True to its revolutionary roots, the anc is proving itself increasingly driven by dangerous and shallow ideology rather than by what will best serve the country. In clear contrast to the National Party that preceded it, the anc is anti-West at its heart. From its earliest post-apartheid days under Nelson Mandela, it has routinely fostered relationships with dictators the world over, from Cuba to Libya to Iran. In the United Nations—within which it is in the midst of a two-year stint on the Security Council—it has consistently sided with Arab and Muslim entities and against American and Israeli interests. High anc officials have publicly warned that South Africa must protect itself against possible invasion from the United States, of all things.
Zuma represents a further move in this anti-West direction. Already South Africa’s designs on cementing its position as the dominant power in Africa have put it at odds with outside powers—particularly the Pentagon, which has proposed establishing a new command center in Africa. Such friction could well increase if Zuma’s power grows.
Watch South Africa. In state after state on this aged continent, the transfer of power from colonialists to local rule, hailed as a victory for black Africans, has produced devastating results. The pattern that has been repeatedly followed is one of the new governing elite seizing the reins of power and driving their nations into the ground while making themselves criminally wealthy—often largely off of international aid that never reaches the people for whom it is intended.
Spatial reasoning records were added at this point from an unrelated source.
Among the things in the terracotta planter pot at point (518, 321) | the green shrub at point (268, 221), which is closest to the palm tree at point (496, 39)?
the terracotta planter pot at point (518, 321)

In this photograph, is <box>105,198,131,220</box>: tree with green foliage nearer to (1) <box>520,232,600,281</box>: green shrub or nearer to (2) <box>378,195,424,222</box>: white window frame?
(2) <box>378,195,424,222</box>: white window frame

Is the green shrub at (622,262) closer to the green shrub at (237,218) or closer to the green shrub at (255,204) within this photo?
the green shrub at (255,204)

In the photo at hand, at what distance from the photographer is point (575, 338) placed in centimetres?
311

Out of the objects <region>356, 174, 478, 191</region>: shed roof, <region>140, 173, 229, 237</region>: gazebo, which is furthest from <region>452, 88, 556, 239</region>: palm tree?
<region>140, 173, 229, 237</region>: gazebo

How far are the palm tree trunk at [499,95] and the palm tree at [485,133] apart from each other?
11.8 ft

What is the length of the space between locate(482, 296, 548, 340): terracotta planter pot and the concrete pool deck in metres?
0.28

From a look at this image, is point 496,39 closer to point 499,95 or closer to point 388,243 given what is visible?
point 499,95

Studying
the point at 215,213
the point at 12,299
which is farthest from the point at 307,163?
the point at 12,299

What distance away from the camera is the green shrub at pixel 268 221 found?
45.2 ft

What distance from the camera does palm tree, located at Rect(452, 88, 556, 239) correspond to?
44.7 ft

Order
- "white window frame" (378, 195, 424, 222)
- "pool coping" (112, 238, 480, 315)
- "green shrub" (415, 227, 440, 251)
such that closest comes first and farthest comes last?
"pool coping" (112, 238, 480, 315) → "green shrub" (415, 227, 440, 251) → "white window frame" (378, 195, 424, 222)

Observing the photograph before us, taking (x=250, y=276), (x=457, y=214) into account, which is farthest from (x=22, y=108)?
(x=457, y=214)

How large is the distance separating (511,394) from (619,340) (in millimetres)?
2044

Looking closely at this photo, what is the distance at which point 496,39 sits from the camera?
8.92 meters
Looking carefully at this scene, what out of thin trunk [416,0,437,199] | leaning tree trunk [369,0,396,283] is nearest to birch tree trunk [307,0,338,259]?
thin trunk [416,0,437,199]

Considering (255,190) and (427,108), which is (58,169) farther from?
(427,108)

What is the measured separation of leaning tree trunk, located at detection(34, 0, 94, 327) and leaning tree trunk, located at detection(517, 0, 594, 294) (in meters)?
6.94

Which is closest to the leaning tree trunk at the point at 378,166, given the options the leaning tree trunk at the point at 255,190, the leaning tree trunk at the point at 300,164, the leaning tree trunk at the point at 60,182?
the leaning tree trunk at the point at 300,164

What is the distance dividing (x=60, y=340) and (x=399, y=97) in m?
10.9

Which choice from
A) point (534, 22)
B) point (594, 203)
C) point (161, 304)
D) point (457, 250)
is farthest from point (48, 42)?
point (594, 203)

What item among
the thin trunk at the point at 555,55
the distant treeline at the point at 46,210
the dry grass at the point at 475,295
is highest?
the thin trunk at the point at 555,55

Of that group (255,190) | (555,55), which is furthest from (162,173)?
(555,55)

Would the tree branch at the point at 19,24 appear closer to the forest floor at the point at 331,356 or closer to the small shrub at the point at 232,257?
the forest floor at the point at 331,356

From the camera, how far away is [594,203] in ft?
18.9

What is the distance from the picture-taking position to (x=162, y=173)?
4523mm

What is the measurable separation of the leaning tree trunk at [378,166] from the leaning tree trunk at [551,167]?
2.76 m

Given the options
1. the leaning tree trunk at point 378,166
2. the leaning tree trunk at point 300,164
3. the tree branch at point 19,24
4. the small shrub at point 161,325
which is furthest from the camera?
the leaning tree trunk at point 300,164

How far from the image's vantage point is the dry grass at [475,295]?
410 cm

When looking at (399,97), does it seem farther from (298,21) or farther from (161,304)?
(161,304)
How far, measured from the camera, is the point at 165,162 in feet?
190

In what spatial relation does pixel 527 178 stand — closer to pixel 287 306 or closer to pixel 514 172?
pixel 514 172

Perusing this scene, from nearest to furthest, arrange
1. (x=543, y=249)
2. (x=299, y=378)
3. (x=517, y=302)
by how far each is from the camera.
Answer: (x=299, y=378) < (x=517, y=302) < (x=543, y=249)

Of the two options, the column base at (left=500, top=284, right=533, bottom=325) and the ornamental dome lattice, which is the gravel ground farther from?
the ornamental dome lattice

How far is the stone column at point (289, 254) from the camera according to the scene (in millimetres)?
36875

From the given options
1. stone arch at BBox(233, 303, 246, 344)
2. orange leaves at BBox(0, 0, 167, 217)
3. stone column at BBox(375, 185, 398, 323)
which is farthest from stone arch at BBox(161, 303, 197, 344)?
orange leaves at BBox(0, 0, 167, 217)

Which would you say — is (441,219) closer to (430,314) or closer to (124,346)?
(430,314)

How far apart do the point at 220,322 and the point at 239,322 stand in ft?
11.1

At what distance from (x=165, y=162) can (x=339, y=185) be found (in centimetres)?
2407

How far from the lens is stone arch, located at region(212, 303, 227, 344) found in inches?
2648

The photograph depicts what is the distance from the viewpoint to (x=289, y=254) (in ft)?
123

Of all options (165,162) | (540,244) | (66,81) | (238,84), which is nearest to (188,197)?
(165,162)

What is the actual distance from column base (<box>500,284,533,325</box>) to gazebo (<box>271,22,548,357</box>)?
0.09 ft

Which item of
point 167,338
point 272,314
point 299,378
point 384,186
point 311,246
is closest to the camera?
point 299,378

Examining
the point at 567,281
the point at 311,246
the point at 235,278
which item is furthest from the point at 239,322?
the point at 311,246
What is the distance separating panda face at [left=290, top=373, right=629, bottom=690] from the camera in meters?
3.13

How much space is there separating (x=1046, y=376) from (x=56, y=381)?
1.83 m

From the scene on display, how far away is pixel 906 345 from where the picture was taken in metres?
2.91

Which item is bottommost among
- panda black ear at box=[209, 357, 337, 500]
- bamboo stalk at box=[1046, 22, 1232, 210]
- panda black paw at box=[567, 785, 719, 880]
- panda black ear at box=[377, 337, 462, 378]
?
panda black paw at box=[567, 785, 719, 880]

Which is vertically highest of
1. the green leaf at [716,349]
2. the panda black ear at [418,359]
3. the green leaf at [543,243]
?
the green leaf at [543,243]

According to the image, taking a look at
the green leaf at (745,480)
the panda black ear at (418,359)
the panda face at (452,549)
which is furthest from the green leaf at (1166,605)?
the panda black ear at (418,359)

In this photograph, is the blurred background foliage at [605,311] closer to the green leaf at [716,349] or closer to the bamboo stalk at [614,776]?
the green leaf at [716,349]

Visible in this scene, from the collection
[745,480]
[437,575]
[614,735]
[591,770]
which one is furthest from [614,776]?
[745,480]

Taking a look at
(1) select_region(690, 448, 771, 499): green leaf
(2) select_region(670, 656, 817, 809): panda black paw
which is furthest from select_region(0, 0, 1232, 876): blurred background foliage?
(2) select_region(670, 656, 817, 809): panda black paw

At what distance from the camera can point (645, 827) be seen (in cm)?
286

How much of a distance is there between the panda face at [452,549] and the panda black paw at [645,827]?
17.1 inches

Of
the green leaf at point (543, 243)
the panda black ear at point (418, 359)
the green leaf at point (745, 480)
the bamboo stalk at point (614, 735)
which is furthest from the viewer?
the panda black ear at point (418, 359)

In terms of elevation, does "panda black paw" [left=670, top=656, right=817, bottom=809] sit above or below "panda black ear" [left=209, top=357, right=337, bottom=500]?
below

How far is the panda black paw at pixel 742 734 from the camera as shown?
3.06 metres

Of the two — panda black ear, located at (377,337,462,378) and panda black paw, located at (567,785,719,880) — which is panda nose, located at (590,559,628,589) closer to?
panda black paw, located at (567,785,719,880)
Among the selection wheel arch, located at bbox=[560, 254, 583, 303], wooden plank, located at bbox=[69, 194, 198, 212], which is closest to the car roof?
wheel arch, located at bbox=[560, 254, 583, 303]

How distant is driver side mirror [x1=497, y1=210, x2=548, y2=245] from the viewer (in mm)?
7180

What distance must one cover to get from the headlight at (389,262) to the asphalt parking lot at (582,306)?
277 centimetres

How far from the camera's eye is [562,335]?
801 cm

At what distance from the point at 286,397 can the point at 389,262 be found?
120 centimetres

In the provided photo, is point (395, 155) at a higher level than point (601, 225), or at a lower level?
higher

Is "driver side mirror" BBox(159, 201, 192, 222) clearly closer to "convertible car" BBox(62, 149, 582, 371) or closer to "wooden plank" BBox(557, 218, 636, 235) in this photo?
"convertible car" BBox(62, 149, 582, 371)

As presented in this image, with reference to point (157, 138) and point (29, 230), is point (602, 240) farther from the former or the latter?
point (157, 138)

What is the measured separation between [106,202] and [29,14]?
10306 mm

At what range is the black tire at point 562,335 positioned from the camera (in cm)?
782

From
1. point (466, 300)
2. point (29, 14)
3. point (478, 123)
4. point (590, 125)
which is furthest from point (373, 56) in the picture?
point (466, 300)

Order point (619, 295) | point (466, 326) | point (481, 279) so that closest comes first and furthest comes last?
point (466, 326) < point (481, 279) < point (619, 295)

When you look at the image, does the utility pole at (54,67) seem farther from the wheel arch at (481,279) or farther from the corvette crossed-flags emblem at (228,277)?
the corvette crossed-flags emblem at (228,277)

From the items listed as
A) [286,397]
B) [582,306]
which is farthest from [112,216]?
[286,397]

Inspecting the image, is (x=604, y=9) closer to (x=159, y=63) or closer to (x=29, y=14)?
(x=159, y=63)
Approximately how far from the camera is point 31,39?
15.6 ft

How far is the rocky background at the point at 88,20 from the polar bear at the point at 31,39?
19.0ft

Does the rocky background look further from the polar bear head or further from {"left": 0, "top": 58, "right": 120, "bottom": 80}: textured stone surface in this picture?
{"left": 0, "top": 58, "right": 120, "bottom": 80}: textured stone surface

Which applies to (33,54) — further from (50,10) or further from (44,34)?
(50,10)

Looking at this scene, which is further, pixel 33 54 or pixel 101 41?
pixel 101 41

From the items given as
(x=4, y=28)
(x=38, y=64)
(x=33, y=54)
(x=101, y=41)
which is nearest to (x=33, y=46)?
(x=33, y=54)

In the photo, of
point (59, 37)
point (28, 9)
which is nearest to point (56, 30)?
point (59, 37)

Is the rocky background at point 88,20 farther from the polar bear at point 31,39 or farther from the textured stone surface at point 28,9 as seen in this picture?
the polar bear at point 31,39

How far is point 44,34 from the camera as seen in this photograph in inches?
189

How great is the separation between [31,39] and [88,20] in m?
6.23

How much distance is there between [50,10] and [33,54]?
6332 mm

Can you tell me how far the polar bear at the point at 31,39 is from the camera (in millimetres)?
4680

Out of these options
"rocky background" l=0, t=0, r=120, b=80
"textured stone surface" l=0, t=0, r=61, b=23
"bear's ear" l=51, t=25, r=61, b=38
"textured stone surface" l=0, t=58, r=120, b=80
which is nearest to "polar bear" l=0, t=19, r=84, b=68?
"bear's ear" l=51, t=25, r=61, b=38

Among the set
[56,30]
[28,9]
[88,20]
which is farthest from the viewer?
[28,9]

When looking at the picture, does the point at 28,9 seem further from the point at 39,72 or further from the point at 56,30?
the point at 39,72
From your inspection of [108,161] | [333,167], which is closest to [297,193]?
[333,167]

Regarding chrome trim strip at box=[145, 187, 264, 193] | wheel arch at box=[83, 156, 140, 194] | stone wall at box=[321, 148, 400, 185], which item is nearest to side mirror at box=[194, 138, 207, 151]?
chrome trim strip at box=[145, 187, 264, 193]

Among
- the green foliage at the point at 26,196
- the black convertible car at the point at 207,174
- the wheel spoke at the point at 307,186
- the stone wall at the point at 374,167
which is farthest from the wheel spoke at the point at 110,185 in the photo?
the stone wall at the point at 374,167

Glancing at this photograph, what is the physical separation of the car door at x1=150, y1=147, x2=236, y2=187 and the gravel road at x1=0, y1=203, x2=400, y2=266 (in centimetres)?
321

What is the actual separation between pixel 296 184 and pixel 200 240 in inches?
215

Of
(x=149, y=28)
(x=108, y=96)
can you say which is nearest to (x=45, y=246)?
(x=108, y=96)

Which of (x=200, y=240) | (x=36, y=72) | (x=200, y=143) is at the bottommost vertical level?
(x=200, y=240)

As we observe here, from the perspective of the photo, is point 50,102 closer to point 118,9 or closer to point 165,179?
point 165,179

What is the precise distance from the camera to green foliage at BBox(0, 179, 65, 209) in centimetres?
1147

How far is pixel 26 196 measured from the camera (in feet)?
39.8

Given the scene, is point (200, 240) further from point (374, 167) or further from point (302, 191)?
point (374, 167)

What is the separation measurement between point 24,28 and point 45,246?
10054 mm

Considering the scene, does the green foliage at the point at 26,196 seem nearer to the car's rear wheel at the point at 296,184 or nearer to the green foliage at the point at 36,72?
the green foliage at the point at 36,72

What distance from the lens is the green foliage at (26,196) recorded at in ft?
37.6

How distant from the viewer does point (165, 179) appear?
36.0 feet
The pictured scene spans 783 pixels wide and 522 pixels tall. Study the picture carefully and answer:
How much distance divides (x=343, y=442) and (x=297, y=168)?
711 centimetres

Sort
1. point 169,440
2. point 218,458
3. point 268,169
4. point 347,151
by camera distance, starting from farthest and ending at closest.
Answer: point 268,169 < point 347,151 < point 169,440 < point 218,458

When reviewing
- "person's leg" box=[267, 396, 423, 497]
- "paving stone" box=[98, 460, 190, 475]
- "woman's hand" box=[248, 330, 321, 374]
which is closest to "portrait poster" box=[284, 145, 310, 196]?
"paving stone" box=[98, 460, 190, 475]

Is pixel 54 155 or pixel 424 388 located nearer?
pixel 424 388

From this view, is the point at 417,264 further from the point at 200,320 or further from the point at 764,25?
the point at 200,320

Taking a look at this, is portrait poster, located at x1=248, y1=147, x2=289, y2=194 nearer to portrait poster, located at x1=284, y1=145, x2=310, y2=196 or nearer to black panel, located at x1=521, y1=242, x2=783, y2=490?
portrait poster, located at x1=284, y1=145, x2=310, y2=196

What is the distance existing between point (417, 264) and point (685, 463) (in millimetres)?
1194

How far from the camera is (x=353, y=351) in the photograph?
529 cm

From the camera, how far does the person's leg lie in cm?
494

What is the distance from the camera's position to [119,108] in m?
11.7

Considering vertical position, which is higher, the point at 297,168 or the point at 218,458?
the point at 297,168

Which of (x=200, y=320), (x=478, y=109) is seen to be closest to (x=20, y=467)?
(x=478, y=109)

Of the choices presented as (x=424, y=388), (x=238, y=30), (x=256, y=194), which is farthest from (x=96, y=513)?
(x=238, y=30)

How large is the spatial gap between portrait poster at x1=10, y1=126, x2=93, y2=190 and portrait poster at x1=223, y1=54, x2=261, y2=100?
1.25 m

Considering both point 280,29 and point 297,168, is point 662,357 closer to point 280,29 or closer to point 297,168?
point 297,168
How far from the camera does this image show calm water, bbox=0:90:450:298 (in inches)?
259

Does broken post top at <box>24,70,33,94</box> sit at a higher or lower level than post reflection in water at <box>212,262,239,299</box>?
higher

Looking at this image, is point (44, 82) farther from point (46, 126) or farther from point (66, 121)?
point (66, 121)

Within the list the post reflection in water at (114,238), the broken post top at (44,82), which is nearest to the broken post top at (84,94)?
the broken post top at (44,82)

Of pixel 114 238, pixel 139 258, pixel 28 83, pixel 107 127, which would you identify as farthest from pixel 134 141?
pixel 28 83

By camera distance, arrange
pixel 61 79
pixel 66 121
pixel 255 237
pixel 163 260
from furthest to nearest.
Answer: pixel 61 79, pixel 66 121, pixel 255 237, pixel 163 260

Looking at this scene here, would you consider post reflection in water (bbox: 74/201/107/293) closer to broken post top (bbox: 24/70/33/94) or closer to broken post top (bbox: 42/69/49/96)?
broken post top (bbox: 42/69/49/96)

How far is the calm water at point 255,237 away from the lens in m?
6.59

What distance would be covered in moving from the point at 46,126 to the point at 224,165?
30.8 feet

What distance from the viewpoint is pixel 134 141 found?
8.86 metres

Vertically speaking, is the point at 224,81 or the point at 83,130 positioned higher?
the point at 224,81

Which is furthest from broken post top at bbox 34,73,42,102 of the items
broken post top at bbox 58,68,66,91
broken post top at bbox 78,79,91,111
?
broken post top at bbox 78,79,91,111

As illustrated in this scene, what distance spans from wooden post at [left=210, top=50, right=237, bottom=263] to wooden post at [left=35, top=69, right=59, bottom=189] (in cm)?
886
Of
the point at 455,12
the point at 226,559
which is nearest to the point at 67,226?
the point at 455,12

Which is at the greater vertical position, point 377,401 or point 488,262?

The continent’s history of tribalism has simply overwhelmed democratic instruments and bestowed the unparalleled power of the modern nation-state on men who are essentially tribal chiefs.
South Africa has been a notable exception to this rule for several decades since becoming an independent republic. But now, that is changing—and rapidly. The true cause for this change is rooted in South Africa’s historical connection to the British Empire and the throne of England. Biblical prophecy describes and explains the curses South Africa increasingly finds itself under—curses that are destined to grow worse in the time ahead. A vital warning to the peoples of South Africa is contained in our booklet South Africa in Prophecy. Though written a decade ago, its prescient forecasts are even truer today, in the era of Zuma.
In short, by all appearances the new leadership represents, at best, a continuation of the problems that have plagued anc rule, if not their intensification. Add to that the complications associated with the friction between the anc leadership and the national presidency, as well as the possibility that Zuma gets entangled in a corruption trial.
Andrew Feinstein concludes that, should Zuma be found guilty and imprisoned, rendering him constitutionally unable to run for the nation’s presidency, both he and Mbeki will have to vacate the scene before South Africa has a chance to recuperate. While this is probably true, the reality is that, once the nation suffers the blast furnace of intensified trouble that awaits under such corrupt and crippled leadership, the chances for real recuperation are virtually nil. South Africa’s direction, in this unhappy present world, appears chiseled in stone.